What can I say about Mortal Kombat II that hasn't been said? It came out on all the main systems, and everyone played it at one time or another. Of all the versions that came out in the end, the 32X version is my favourite.
Konami released one of the best games on the Genesis with Rocket Knight Adventures. Its part platform game, part shooter. It's bright and colourful and stars an Opossum called Sparkster. Later Konami released a sequel, simply called Sparkster.
Go west young man! Konami follow up the popular Lethal Enforcers game with a sequel set in the old west called Gunfighters. It was ported over from the Arcade to the MegaDrive and MegaCD. You could also buy it with the Justifier LightGun, shown here bottom left. I think it only came in bright blue though, so police wouldn't confuse it with a real gun and blow you away while playing the game.

Sunday, April 15, 2012

Video Game Ads from Comic Books of the late 80s, early 90s

Some more NES games and a few GameBoy games this time, as we move into the early nineties. As we move forward the standard of advertising is surely going to get better!
Tengen here were going right ahead with releasing games that did not have the official Nintendo seal of quality on them. Here are four games packed and ready to go. Gauntlet, Pac-Man and RBI Baseball would all later be repackaged as licenced games. Tetris on the other hand would only be on the shelves for a few weeks before Nintendo got it removed so they could release their own, some would say inferior, version. Tengen Tetris is now one of the rarer NES carts.

The original Metal Gear on NES. Here we see all the amazing gadgets you could use in your mission, stressing that your transceiver is the most important piece of kit. Of course 'you'll have to supply the wits'!!

Ultra Games were a division of Konami, founded as a way to get around Nintendo's strict rules on publishers releasing games for the NES. You were only allowed release five games a year according to Nintendo. This page scan shows Defender of the Crown, Skate or Die and the Turtles, but even Ultra knew we only wanted some Teenage Mutant Ninja Turtle action. Palcom was Konami's equivalent to Ultra in Europe.

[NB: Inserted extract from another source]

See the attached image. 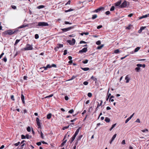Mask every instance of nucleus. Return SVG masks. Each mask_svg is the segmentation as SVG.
<instances>
[{"instance_id": "f257e3e1", "label": "nucleus", "mask_w": 149, "mask_h": 149, "mask_svg": "<svg viewBox=\"0 0 149 149\" xmlns=\"http://www.w3.org/2000/svg\"><path fill=\"white\" fill-rule=\"evenodd\" d=\"M18 27L15 30H14L13 31L10 30H8L5 31L6 34H8L9 35H11L13 34L17 33L18 31Z\"/></svg>"}, {"instance_id": "f03ea898", "label": "nucleus", "mask_w": 149, "mask_h": 149, "mask_svg": "<svg viewBox=\"0 0 149 149\" xmlns=\"http://www.w3.org/2000/svg\"><path fill=\"white\" fill-rule=\"evenodd\" d=\"M80 128V127H79L76 131L75 132V133L72 136V137L70 139V143H72L73 141H74V139H75V138L76 136L78 134L79 130Z\"/></svg>"}, {"instance_id": "7ed1b4c3", "label": "nucleus", "mask_w": 149, "mask_h": 149, "mask_svg": "<svg viewBox=\"0 0 149 149\" xmlns=\"http://www.w3.org/2000/svg\"><path fill=\"white\" fill-rule=\"evenodd\" d=\"M19 42V39L16 40L15 43L14 44L15 49L14 52V56H16L18 54V51L17 50V48L16 46L17 44Z\"/></svg>"}, {"instance_id": "20e7f679", "label": "nucleus", "mask_w": 149, "mask_h": 149, "mask_svg": "<svg viewBox=\"0 0 149 149\" xmlns=\"http://www.w3.org/2000/svg\"><path fill=\"white\" fill-rule=\"evenodd\" d=\"M49 24L47 22H39L38 23V25H37V26L43 27L45 26H47Z\"/></svg>"}, {"instance_id": "39448f33", "label": "nucleus", "mask_w": 149, "mask_h": 149, "mask_svg": "<svg viewBox=\"0 0 149 149\" xmlns=\"http://www.w3.org/2000/svg\"><path fill=\"white\" fill-rule=\"evenodd\" d=\"M25 50H30L33 49V47L32 45L29 44H27L26 47L24 48Z\"/></svg>"}, {"instance_id": "423d86ee", "label": "nucleus", "mask_w": 149, "mask_h": 149, "mask_svg": "<svg viewBox=\"0 0 149 149\" xmlns=\"http://www.w3.org/2000/svg\"><path fill=\"white\" fill-rule=\"evenodd\" d=\"M67 42L70 45H74L75 43V40L74 39L72 38V40H68Z\"/></svg>"}, {"instance_id": "0eeeda50", "label": "nucleus", "mask_w": 149, "mask_h": 149, "mask_svg": "<svg viewBox=\"0 0 149 149\" xmlns=\"http://www.w3.org/2000/svg\"><path fill=\"white\" fill-rule=\"evenodd\" d=\"M72 28L73 27H70L62 29H61L62 30L63 32H65L70 31L71 29H72Z\"/></svg>"}, {"instance_id": "6e6552de", "label": "nucleus", "mask_w": 149, "mask_h": 149, "mask_svg": "<svg viewBox=\"0 0 149 149\" xmlns=\"http://www.w3.org/2000/svg\"><path fill=\"white\" fill-rule=\"evenodd\" d=\"M127 6V3L126 1H124L122 4L120 6V7L121 8L125 7Z\"/></svg>"}, {"instance_id": "1a4fd4ad", "label": "nucleus", "mask_w": 149, "mask_h": 149, "mask_svg": "<svg viewBox=\"0 0 149 149\" xmlns=\"http://www.w3.org/2000/svg\"><path fill=\"white\" fill-rule=\"evenodd\" d=\"M35 24V23L33 22L31 24H24L22 25L21 26H19V28H22L25 27L26 26H28L30 24L34 25V24Z\"/></svg>"}, {"instance_id": "9d476101", "label": "nucleus", "mask_w": 149, "mask_h": 149, "mask_svg": "<svg viewBox=\"0 0 149 149\" xmlns=\"http://www.w3.org/2000/svg\"><path fill=\"white\" fill-rule=\"evenodd\" d=\"M87 51V48L84 47L82 49L80 50L79 51V53H81L84 52H86Z\"/></svg>"}, {"instance_id": "9b49d317", "label": "nucleus", "mask_w": 149, "mask_h": 149, "mask_svg": "<svg viewBox=\"0 0 149 149\" xmlns=\"http://www.w3.org/2000/svg\"><path fill=\"white\" fill-rule=\"evenodd\" d=\"M104 9V7H101L97 9L96 10H95L93 11V12L98 13V12H100V11L102 10L103 9Z\"/></svg>"}, {"instance_id": "f8f14e48", "label": "nucleus", "mask_w": 149, "mask_h": 149, "mask_svg": "<svg viewBox=\"0 0 149 149\" xmlns=\"http://www.w3.org/2000/svg\"><path fill=\"white\" fill-rule=\"evenodd\" d=\"M36 121L37 125V126L39 128L41 126L40 125V120L39 119V118H36Z\"/></svg>"}, {"instance_id": "ddd939ff", "label": "nucleus", "mask_w": 149, "mask_h": 149, "mask_svg": "<svg viewBox=\"0 0 149 149\" xmlns=\"http://www.w3.org/2000/svg\"><path fill=\"white\" fill-rule=\"evenodd\" d=\"M66 135H67L66 134L64 136V138L63 140L64 141L63 143H62L61 144V146H63L67 141V139L65 140V139L66 137Z\"/></svg>"}, {"instance_id": "4468645a", "label": "nucleus", "mask_w": 149, "mask_h": 149, "mask_svg": "<svg viewBox=\"0 0 149 149\" xmlns=\"http://www.w3.org/2000/svg\"><path fill=\"white\" fill-rule=\"evenodd\" d=\"M140 47H137L134 50V51H132L130 52L131 54H133L134 52H137L140 49Z\"/></svg>"}, {"instance_id": "2eb2a0df", "label": "nucleus", "mask_w": 149, "mask_h": 149, "mask_svg": "<svg viewBox=\"0 0 149 149\" xmlns=\"http://www.w3.org/2000/svg\"><path fill=\"white\" fill-rule=\"evenodd\" d=\"M21 98L23 103L25 104V98L24 95L22 94H21Z\"/></svg>"}, {"instance_id": "dca6fc26", "label": "nucleus", "mask_w": 149, "mask_h": 149, "mask_svg": "<svg viewBox=\"0 0 149 149\" xmlns=\"http://www.w3.org/2000/svg\"><path fill=\"white\" fill-rule=\"evenodd\" d=\"M125 79L126 80V83H128L129 82L130 80V78L129 77V75H126L125 77Z\"/></svg>"}, {"instance_id": "f3484780", "label": "nucleus", "mask_w": 149, "mask_h": 149, "mask_svg": "<svg viewBox=\"0 0 149 149\" xmlns=\"http://www.w3.org/2000/svg\"><path fill=\"white\" fill-rule=\"evenodd\" d=\"M121 0L115 3V5L116 6H120V5L121 3Z\"/></svg>"}, {"instance_id": "a211bd4d", "label": "nucleus", "mask_w": 149, "mask_h": 149, "mask_svg": "<svg viewBox=\"0 0 149 149\" xmlns=\"http://www.w3.org/2000/svg\"><path fill=\"white\" fill-rule=\"evenodd\" d=\"M148 17V15L147 14L145 15H143L142 16L140 17L139 18V19H141L143 18H146Z\"/></svg>"}, {"instance_id": "6ab92c4d", "label": "nucleus", "mask_w": 149, "mask_h": 149, "mask_svg": "<svg viewBox=\"0 0 149 149\" xmlns=\"http://www.w3.org/2000/svg\"><path fill=\"white\" fill-rule=\"evenodd\" d=\"M52 115V114L51 113H49L48 114H47V118L48 119H50Z\"/></svg>"}, {"instance_id": "aec40b11", "label": "nucleus", "mask_w": 149, "mask_h": 149, "mask_svg": "<svg viewBox=\"0 0 149 149\" xmlns=\"http://www.w3.org/2000/svg\"><path fill=\"white\" fill-rule=\"evenodd\" d=\"M57 48L59 49L60 48L62 47H63V44H58L57 45Z\"/></svg>"}, {"instance_id": "412c9836", "label": "nucleus", "mask_w": 149, "mask_h": 149, "mask_svg": "<svg viewBox=\"0 0 149 149\" xmlns=\"http://www.w3.org/2000/svg\"><path fill=\"white\" fill-rule=\"evenodd\" d=\"M77 77V75H73L70 79H69L68 81H70L73 80L75 78Z\"/></svg>"}, {"instance_id": "4be33fe9", "label": "nucleus", "mask_w": 149, "mask_h": 149, "mask_svg": "<svg viewBox=\"0 0 149 149\" xmlns=\"http://www.w3.org/2000/svg\"><path fill=\"white\" fill-rule=\"evenodd\" d=\"M81 69L84 71H86L88 70L89 68H81Z\"/></svg>"}, {"instance_id": "5701e85b", "label": "nucleus", "mask_w": 149, "mask_h": 149, "mask_svg": "<svg viewBox=\"0 0 149 149\" xmlns=\"http://www.w3.org/2000/svg\"><path fill=\"white\" fill-rule=\"evenodd\" d=\"M105 121L107 123H109L110 121V119L108 117H106L105 119Z\"/></svg>"}, {"instance_id": "b1692460", "label": "nucleus", "mask_w": 149, "mask_h": 149, "mask_svg": "<svg viewBox=\"0 0 149 149\" xmlns=\"http://www.w3.org/2000/svg\"><path fill=\"white\" fill-rule=\"evenodd\" d=\"M104 45H102L100 46H98L97 48V49H101L102 47H103Z\"/></svg>"}, {"instance_id": "393cba45", "label": "nucleus", "mask_w": 149, "mask_h": 149, "mask_svg": "<svg viewBox=\"0 0 149 149\" xmlns=\"http://www.w3.org/2000/svg\"><path fill=\"white\" fill-rule=\"evenodd\" d=\"M116 136H117V134H115L112 136L111 139L113 141L114 140V139H115V138L116 137Z\"/></svg>"}, {"instance_id": "a878e982", "label": "nucleus", "mask_w": 149, "mask_h": 149, "mask_svg": "<svg viewBox=\"0 0 149 149\" xmlns=\"http://www.w3.org/2000/svg\"><path fill=\"white\" fill-rule=\"evenodd\" d=\"M26 138H27V139H30L31 138V136L27 134L26 135Z\"/></svg>"}, {"instance_id": "bb28decb", "label": "nucleus", "mask_w": 149, "mask_h": 149, "mask_svg": "<svg viewBox=\"0 0 149 149\" xmlns=\"http://www.w3.org/2000/svg\"><path fill=\"white\" fill-rule=\"evenodd\" d=\"M44 7V6L43 5H40L37 7L38 9H40Z\"/></svg>"}, {"instance_id": "cd10ccee", "label": "nucleus", "mask_w": 149, "mask_h": 149, "mask_svg": "<svg viewBox=\"0 0 149 149\" xmlns=\"http://www.w3.org/2000/svg\"><path fill=\"white\" fill-rule=\"evenodd\" d=\"M97 17V15L96 14L94 15H92V18L93 19H94L96 18Z\"/></svg>"}, {"instance_id": "c85d7f7f", "label": "nucleus", "mask_w": 149, "mask_h": 149, "mask_svg": "<svg viewBox=\"0 0 149 149\" xmlns=\"http://www.w3.org/2000/svg\"><path fill=\"white\" fill-rule=\"evenodd\" d=\"M111 93H108V95H107V99H106V100L107 101L108 100L109 97L111 96Z\"/></svg>"}, {"instance_id": "c756f323", "label": "nucleus", "mask_w": 149, "mask_h": 149, "mask_svg": "<svg viewBox=\"0 0 149 149\" xmlns=\"http://www.w3.org/2000/svg\"><path fill=\"white\" fill-rule=\"evenodd\" d=\"M91 79H93V80L94 81H96L97 80V79H96V78H95V77H94L93 76H92L91 77Z\"/></svg>"}, {"instance_id": "7c9ffc66", "label": "nucleus", "mask_w": 149, "mask_h": 149, "mask_svg": "<svg viewBox=\"0 0 149 149\" xmlns=\"http://www.w3.org/2000/svg\"><path fill=\"white\" fill-rule=\"evenodd\" d=\"M88 61V60L87 59L85 60V61H83L82 62L84 64L87 63Z\"/></svg>"}, {"instance_id": "2f4dec72", "label": "nucleus", "mask_w": 149, "mask_h": 149, "mask_svg": "<svg viewBox=\"0 0 149 149\" xmlns=\"http://www.w3.org/2000/svg\"><path fill=\"white\" fill-rule=\"evenodd\" d=\"M73 10L71 8H70L68 10H66L65 11V13H67V12H70V11H72Z\"/></svg>"}, {"instance_id": "473e14b6", "label": "nucleus", "mask_w": 149, "mask_h": 149, "mask_svg": "<svg viewBox=\"0 0 149 149\" xmlns=\"http://www.w3.org/2000/svg\"><path fill=\"white\" fill-rule=\"evenodd\" d=\"M120 52V51L118 49H117L114 51V53L116 54H118Z\"/></svg>"}, {"instance_id": "72a5a7b5", "label": "nucleus", "mask_w": 149, "mask_h": 149, "mask_svg": "<svg viewBox=\"0 0 149 149\" xmlns=\"http://www.w3.org/2000/svg\"><path fill=\"white\" fill-rule=\"evenodd\" d=\"M64 23H65V24H69L71 25L72 24V23L70 22H67V21L65 22Z\"/></svg>"}, {"instance_id": "f704fd0d", "label": "nucleus", "mask_w": 149, "mask_h": 149, "mask_svg": "<svg viewBox=\"0 0 149 149\" xmlns=\"http://www.w3.org/2000/svg\"><path fill=\"white\" fill-rule=\"evenodd\" d=\"M87 95L89 97H91L92 96V94L91 93H88Z\"/></svg>"}, {"instance_id": "c9c22d12", "label": "nucleus", "mask_w": 149, "mask_h": 149, "mask_svg": "<svg viewBox=\"0 0 149 149\" xmlns=\"http://www.w3.org/2000/svg\"><path fill=\"white\" fill-rule=\"evenodd\" d=\"M83 136L82 135H80V136H79L77 138V140L79 141L80 140L81 138Z\"/></svg>"}, {"instance_id": "e433bc0d", "label": "nucleus", "mask_w": 149, "mask_h": 149, "mask_svg": "<svg viewBox=\"0 0 149 149\" xmlns=\"http://www.w3.org/2000/svg\"><path fill=\"white\" fill-rule=\"evenodd\" d=\"M96 44L98 45H100L101 44V41L98 40L96 42Z\"/></svg>"}, {"instance_id": "4c0bfd02", "label": "nucleus", "mask_w": 149, "mask_h": 149, "mask_svg": "<svg viewBox=\"0 0 149 149\" xmlns=\"http://www.w3.org/2000/svg\"><path fill=\"white\" fill-rule=\"evenodd\" d=\"M69 127V126H65L63 127L62 129L63 130H64L68 128Z\"/></svg>"}, {"instance_id": "58836bf2", "label": "nucleus", "mask_w": 149, "mask_h": 149, "mask_svg": "<svg viewBox=\"0 0 149 149\" xmlns=\"http://www.w3.org/2000/svg\"><path fill=\"white\" fill-rule=\"evenodd\" d=\"M140 69V68L139 67H136L135 68V70L137 72L139 71V70Z\"/></svg>"}, {"instance_id": "ea45409f", "label": "nucleus", "mask_w": 149, "mask_h": 149, "mask_svg": "<svg viewBox=\"0 0 149 149\" xmlns=\"http://www.w3.org/2000/svg\"><path fill=\"white\" fill-rule=\"evenodd\" d=\"M74 112V110L73 109H72L71 110H70L68 111V113H72Z\"/></svg>"}, {"instance_id": "a19ab883", "label": "nucleus", "mask_w": 149, "mask_h": 149, "mask_svg": "<svg viewBox=\"0 0 149 149\" xmlns=\"http://www.w3.org/2000/svg\"><path fill=\"white\" fill-rule=\"evenodd\" d=\"M39 36L38 34H36L35 36V38L36 39H38L39 38Z\"/></svg>"}, {"instance_id": "79ce46f5", "label": "nucleus", "mask_w": 149, "mask_h": 149, "mask_svg": "<svg viewBox=\"0 0 149 149\" xmlns=\"http://www.w3.org/2000/svg\"><path fill=\"white\" fill-rule=\"evenodd\" d=\"M114 9H115L114 7V6H112L110 8V10L111 11H113L114 10Z\"/></svg>"}, {"instance_id": "37998d69", "label": "nucleus", "mask_w": 149, "mask_h": 149, "mask_svg": "<svg viewBox=\"0 0 149 149\" xmlns=\"http://www.w3.org/2000/svg\"><path fill=\"white\" fill-rule=\"evenodd\" d=\"M131 119H130V118L129 117L126 120H125V123H127L128 121H129Z\"/></svg>"}, {"instance_id": "c03bdc74", "label": "nucleus", "mask_w": 149, "mask_h": 149, "mask_svg": "<svg viewBox=\"0 0 149 149\" xmlns=\"http://www.w3.org/2000/svg\"><path fill=\"white\" fill-rule=\"evenodd\" d=\"M27 131H28L29 132H30L31 131V129L30 127H28L27 128Z\"/></svg>"}, {"instance_id": "a18cd8bd", "label": "nucleus", "mask_w": 149, "mask_h": 149, "mask_svg": "<svg viewBox=\"0 0 149 149\" xmlns=\"http://www.w3.org/2000/svg\"><path fill=\"white\" fill-rule=\"evenodd\" d=\"M67 50L66 49H65L64 50L63 55H66L67 54Z\"/></svg>"}, {"instance_id": "49530a36", "label": "nucleus", "mask_w": 149, "mask_h": 149, "mask_svg": "<svg viewBox=\"0 0 149 149\" xmlns=\"http://www.w3.org/2000/svg\"><path fill=\"white\" fill-rule=\"evenodd\" d=\"M21 138L22 139H25L26 138V136L24 135H21Z\"/></svg>"}, {"instance_id": "de8ad7c7", "label": "nucleus", "mask_w": 149, "mask_h": 149, "mask_svg": "<svg viewBox=\"0 0 149 149\" xmlns=\"http://www.w3.org/2000/svg\"><path fill=\"white\" fill-rule=\"evenodd\" d=\"M141 131L143 132H148V130L147 129H145V130H141Z\"/></svg>"}, {"instance_id": "09e8293b", "label": "nucleus", "mask_w": 149, "mask_h": 149, "mask_svg": "<svg viewBox=\"0 0 149 149\" xmlns=\"http://www.w3.org/2000/svg\"><path fill=\"white\" fill-rule=\"evenodd\" d=\"M88 83V82L86 81H84L83 82V84L85 85H87Z\"/></svg>"}, {"instance_id": "8fccbe9b", "label": "nucleus", "mask_w": 149, "mask_h": 149, "mask_svg": "<svg viewBox=\"0 0 149 149\" xmlns=\"http://www.w3.org/2000/svg\"><path fill=\"white\" fill-rule=\"evenodd\" d=\"M40 135L42 139H44V136H43V134L42 133V131H41L40 132Z\"/></svg>"}, {"instance_id": "3c124183", "label": "nucleus", "mask_w": 149, "mask_h": 149, "mask_svg": "<svg viewBox=\"0 0 149 149\" xmlns=\"http://www.w3.org/2000/svg\"><path fill=\"white\" fill-rule=\"evenodd\" d=\"M42 68H44V70H47V69L46 66V67H43L40 68V69H42Z\"/></svg>"}, {"instance_id": "603ef678", "label": "nucleus", "mask_w": 149, "mask_h": 149, "mask_svg": "<svg viewBox=\"0 0 149 149\" xmlns=\"http://www.w3.org/2000/svg\"><path fill=\"white\" fill-rule=\"evenodd\" d=\"M2 59L5 62L7 61V59L6 58V57H4L3 59Z\"/></svg>"}, {"instance_id": "864d4df0", "label": "nucleus", "mask_w": 149, "mask_h": 149, "mask_svg": "<svg viewBox=\"0 0 149 149\" xmlns=\"http://www.w3.org/2000/svg\"><path fill=\"white\" fill-rule=\"evenodd\" d=\"M110 13V12L109 11H107L105 12V14L106 15H109Z\"/></svg>"}, {"instance_id": "5fc2aeb1", "label": "nucleus", "mask_w": 149, "mask_h": 149, "mask_svg": "<svg viewBox=\"0 0 149 149\" xmlns=\"http://www.w3.org/2000/svg\"><path fill=\"white\" fill-rule=\"evenodd\" d=\"M46 66L47 68H52L51 66L49 64L47 65Z\"/></svg>"}, {"instance_id": "6e6d98bb", "label": "nucleus", "mask_w": 149, "mask_h": 149, "mask_svg": "<svg viewBox=\"0 0 149 149\" xmlns=\"http://www.w3.org/2000/svg\"><path fill=\"white\" fill-rule=\"evenodd\" d=\"M36 144L38 146H39L41 144V142H38L36 143Z\"/></svg>"}, {"instance_id": "4d7b16f0", "label": "nucleus", "mask_w": 149, "mask_h": 149, "mask_svg": "<svg viewBox=\"0 0 149 149\" xmlns=\"http://www.w3.org/2000/svg\"><path fill=\"white\" fill-rule=\"evenodd\" d=\"M135 122L138 123H140V119L139 118L137 119L136 120Z\"/></svg>"}, {"instance_id": "13d9d810", "label": "nucleus", "mask_w": 149, "mask_h": 149, "mask_svg": "<svg viewBox=\"0 0 149 149\" xmlns=\"http://www.w3.org/2000/svg\"><path fill=\"white\" fill-rule=\"evenodd\" d=\"M11 99L13 100H14V96L13 95H12L11 96Z\"/></svg>"}, {"instance_id": "bf43d9fd", "label": "nucleus", "mask_w": 149, "mask_h": 149, "mask_svg": "<svg viewBox=\"0 0 149 149\" xmlns=\"http://www.w3.org/2000/svg\"><path fill=\"white\" fill-rule=\"evenodd\" d=\"M86 42L84 41H81L79 42V44H82V43H86Z\"/></svg>"}, {"instance_id": "052dcab7", "label": "nucleus", "mask_w": 149, "mask_h": 149, "mask_svg": "<svg viewBox=\"0 0 149 149\" xmlns=\"http://www.w3.org/2000/svg\"><path fill=\"white\" fill-rule=\"evenodd\" d=\"M121 143L123 145H124L125 144V140H123L122 141Z\"/></svg>"}, {"instance_id": "680f3d73", "label": "nucleus", "mask_w": 149, "mask_h": 149, "mask_svg": "<svg viewBox=\"0 0 149 149\" xmlns=\"http://www.w3.org/2000/svg\"><path fill=\"white\" fill-rule=\"evenodd\" d=\"M146 28V27L145 26H142V27H141V28H140V29L141 30H143L144 29H145Z\"/></svg>"}, {"instance_id": "e2e57ef3", "label": "nucleus", "mask_w": 149, "mask_h": 149, "mask_svg": "<svg viewBox=\"0 0 149 149\" xmlns=\"http://www.w3.org/2000/svg\"><path fill=\"white\" fill-rule=\"evenodd\" d=\"M25 145V143H22V144H21V147L20 148V149H22L23 148V146H24Z\"/></svg>"}, {"instance_id": "0e129e2a", "label": "nucleus", "mask_w": 149, "mask_h": 149, "mask_svg": "<svg viewBox=\"0 0 149 149\" xmlns=\"http://www.w3.org/2000/svg\"><path fill=\"white\" fill-rule=\"evenodd\" d=\"M136 66L138 67H141L142 66V65L141 64H137Z\"/></svg>"}, {"instance_id": "69168bd1", "label": "nucleus", "mask_w": 149, "mask_h": 149, "mask_svg": "<svg viewBox=\"0 0 149 149\" xmlns=\"http://www.w3.org/2000/svg\"><path fill=\"white\" fill-rule=\"evenodd\" d=\"M68 97L67 96H66L65 97V99L66 100H68Z\"/></svg>"}, {"instance_id": "338daca9", "label": "nucleus", "mask_w": 149, "mask_h": 149, "mask_svg": "<svg viewBox=\"0 0 149 149\" xmlns=\"http://www.w3.org/2000/svg\"><path fill=\"white\" fill-rule=\"evenodd\" d=\"M102 27V25H99L97 26V29H99L101 28Z\"/></svg>"}, {"instance_id": "774afa93", "label": "nucleus", "mask_w": 149, "mask_h": 149, "mask_svg": "<svg viewBox=\"0 0 149 149\" xmlns=\"http://www.w3.org/2000/svg\"><path fill=\"white\" fill-rule=\"evenodd\" d=\"M70 2L71 1L70 0L68 1V2H67V3L65 4V5H66L67 4H70Z\"/></svg>"}]
</instances>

LJN released video games for their parent company Acclaim, usually licenced games. Usually bad licenced games! These Bill & Ted tie-in games are no exceptions. The NES version has you searching different time periods for historical figures, while the GameBoy game is just a one screen action/puzzle game. Both are far from excellent.

Konami had a Castlevania series on the GameBoy that ran parallel to the NES games. It's main character was Christopher Belmont, who I think only appears in these early GameBoy releases. I believe he may be Simon Belmont of NES Castlevania's, Great Grandfather.

This two page spread is unbelievably for the GameBoy version of Street Fighter II. Was 'Your Momma' really that funny back then? I'm not sure who this ad was aimed at, but seeing as they only included two SuperGameBoy screenshots of the game, I presume it was the millions (may have figures wrong) of owners of that particular piece of SNES gaming equipment.